TASK TO COMPLETE: Reproduce the listing below as it stands. Leave out each image.

MATERIAL FOR THIS EXERCISE:
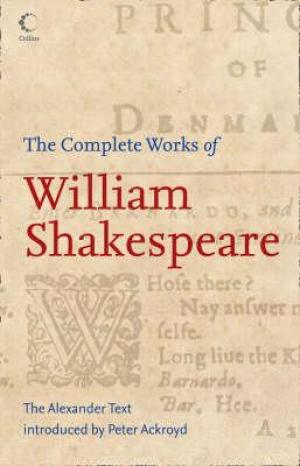 The Complete Works of William Shakespeare : The Alexander Text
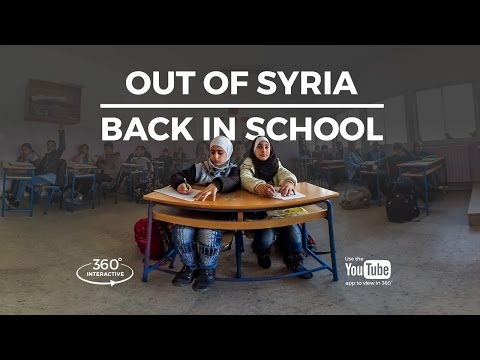 360° video: Out of Syria, back into school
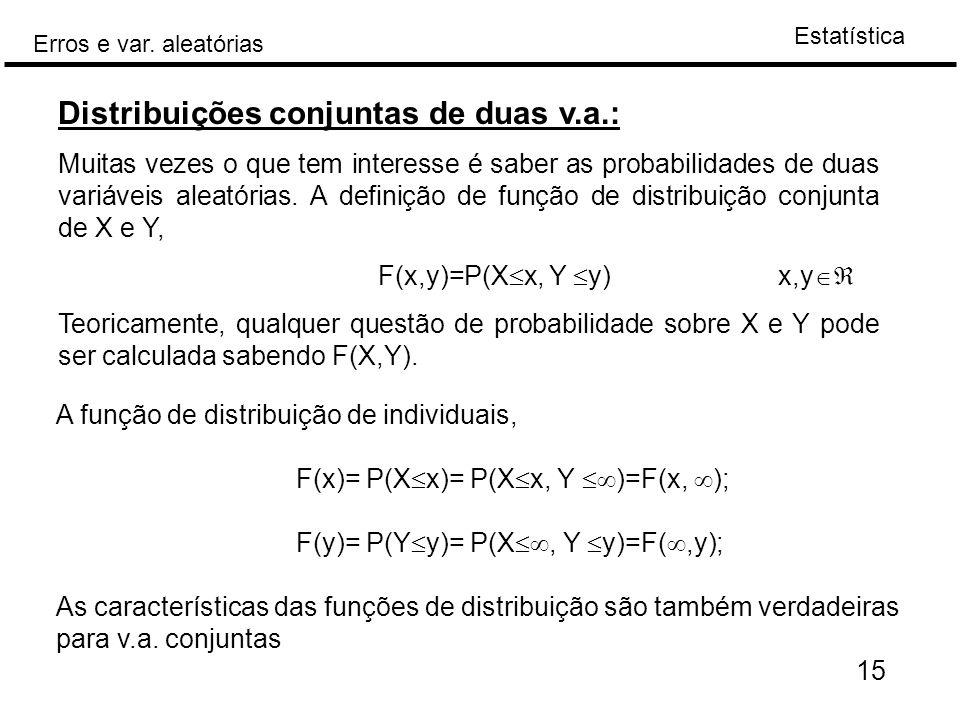 Estatística Erros e var. aleatórias 15 Distribuições conjuntas de duas v.a.: Muitas vezes o que tem interesse é saber as probabilidades de duas variáv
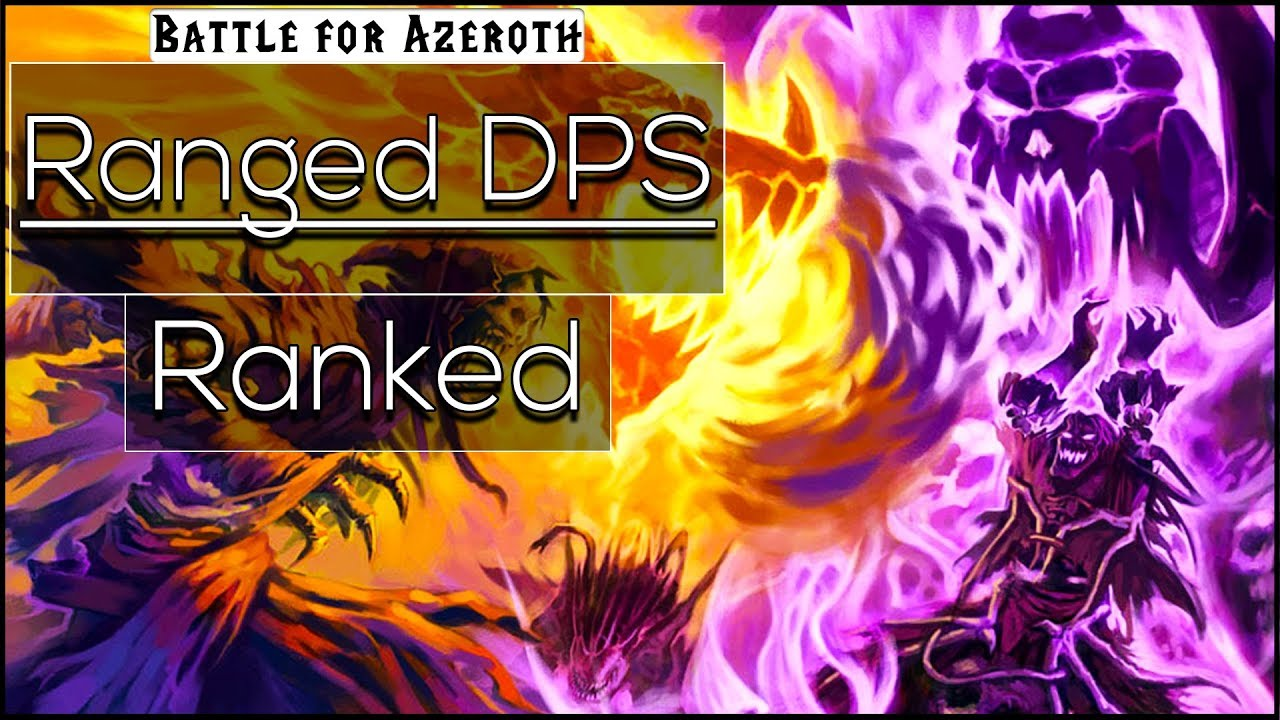BFA Ranged DPS Ranked, Class Changes and What's the Most Fun Specs?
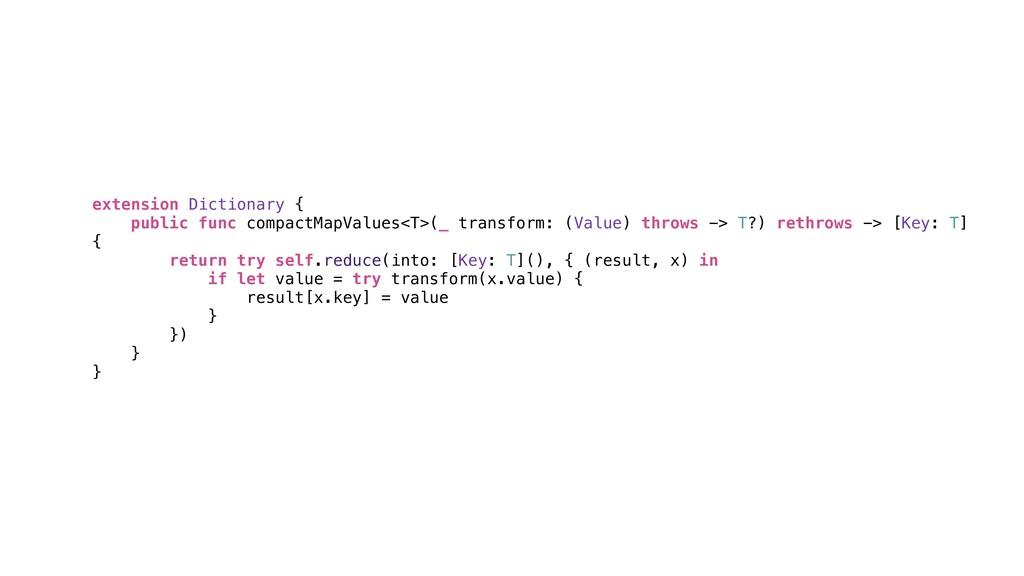 extension Dictionary { public func compactMapVa...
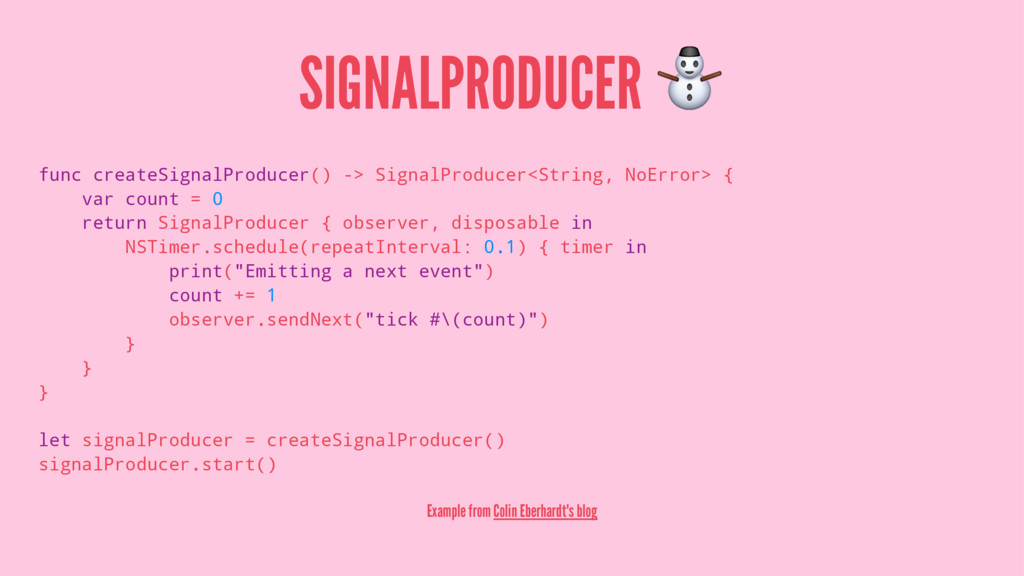 SIGNALPRODUCER ⛄ func createSignalProducer() ->...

YOUR SOLUTION:
 The Complete Works of William Shakespeare : The Alexander Text
 360° video: Out of Syria, back into school
 Estatística Erros e var. aleatórias 15 Distribuições conjuntas de duas v.a.: Muitas vezes o que tem interesse é saber as probabilidades de duas variáv
BFA Ranged DPS Ranked, Class Changes and What's the Most Fun Specs?
 extension Dictionary { public func compactMapVa...
 SIGNALPRODUCER ⛄ func createSignalProducer() ->...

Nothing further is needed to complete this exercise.